Israeli VC fund Cyberstarts closes $100 million second fund
Founded in 2018 by tech veteran Gili Raanan, fund uses global cybersecurity experts to advise portfolio startups; Lior Simon joins fund as partner
Shoshanna Solomon was The Times of Israel's Startups and Business reporter
Cyberstarts, a venture capital fund that invests in early-stage cybersecurity startups, said Monday it had closed a second fund of $100 million.
The VC firm was founded in 2018 by Gili Raanan, with an initial fund of $54 million.
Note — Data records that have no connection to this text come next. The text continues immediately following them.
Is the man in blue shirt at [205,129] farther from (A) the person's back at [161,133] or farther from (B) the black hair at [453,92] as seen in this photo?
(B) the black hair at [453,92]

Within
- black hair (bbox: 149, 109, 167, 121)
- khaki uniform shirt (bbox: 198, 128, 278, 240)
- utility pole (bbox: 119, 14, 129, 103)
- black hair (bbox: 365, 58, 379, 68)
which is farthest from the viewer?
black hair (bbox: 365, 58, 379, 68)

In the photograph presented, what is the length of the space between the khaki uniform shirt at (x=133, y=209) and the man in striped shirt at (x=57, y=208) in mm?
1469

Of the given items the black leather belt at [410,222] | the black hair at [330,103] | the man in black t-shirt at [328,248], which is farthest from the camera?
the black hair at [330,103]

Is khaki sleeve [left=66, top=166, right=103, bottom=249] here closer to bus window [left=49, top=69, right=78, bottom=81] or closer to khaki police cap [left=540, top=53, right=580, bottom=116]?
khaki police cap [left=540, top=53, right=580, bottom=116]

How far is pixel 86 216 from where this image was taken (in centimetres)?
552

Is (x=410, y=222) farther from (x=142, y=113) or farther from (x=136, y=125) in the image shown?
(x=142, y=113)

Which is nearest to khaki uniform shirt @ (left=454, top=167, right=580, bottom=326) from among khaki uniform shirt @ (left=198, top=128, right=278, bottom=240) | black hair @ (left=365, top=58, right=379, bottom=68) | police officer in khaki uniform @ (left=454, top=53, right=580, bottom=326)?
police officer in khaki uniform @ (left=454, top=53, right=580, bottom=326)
To date, the fund has made six investments — including in Fireblocks, which has developed software to securely transfer assets across parties and wallets, and Axis Cybersecurity, which has built a cloud security platform — that have already raised an additional $33 million in follow-on rounds.
Investors in both of Cyberstarts funds include cybersecurity entrepreneurs Shlomo Kramer and Marius Nacht, founders of Israeli cybersecurity firm Check Point Software Technologies Ltd.; Mickey Boodai and Rakesh Loonkar, founders of Trusteer and Transmit Security; Nir Zuk, founder of cybersecurity firm Palo Alto Networks; Assaf Rappaport, founder of Adallom and Beyond Security and formerly the general manager of Microsoft’s development center in Israel; and Roy Zisapel of Radware.
The VC fund Sequoia, where Raanan is general partner, has also invested in the fund, according to a statement issued by Cyberstarts on Monday.
Lior Simon, a former investor at the VC fund Sequoia who set up Arbor Ventures Investments in Israel, has joined Cyberstarts as a partner, the statement added.
“The hunger for innovative cybersecurity solutions, particularly in times of crisis, is growing as a result of the rapid move to work-from-home, the growing transition to cloud computing and the push for automation for lowering operating costs,” said Raanan in the statement.
The fund recruits the services of chief information security officers at US companies including Starbucks, Home Depot, Walmart, and Zoom, to provide its portfolio companies with advice and insights regarding the development of their technologies.
Raanan, a veteran in Israel’s tech scene, started out in the Israeli Defense Forces 8200 intelligence unit, where he served for some ten years. He later founded Sanctum, an application security startup that later sold to IBM, and nLayers, which developed tech to analyze the behavior of heavy applications in databases of enterprises. nLayers was sold to EMC for $50 million in cash in 2006. Raanan is also one of the inventors behind the CAPTCHA security algorithm.
In 2009, Raanan joined Sequoia Israel as managing partner.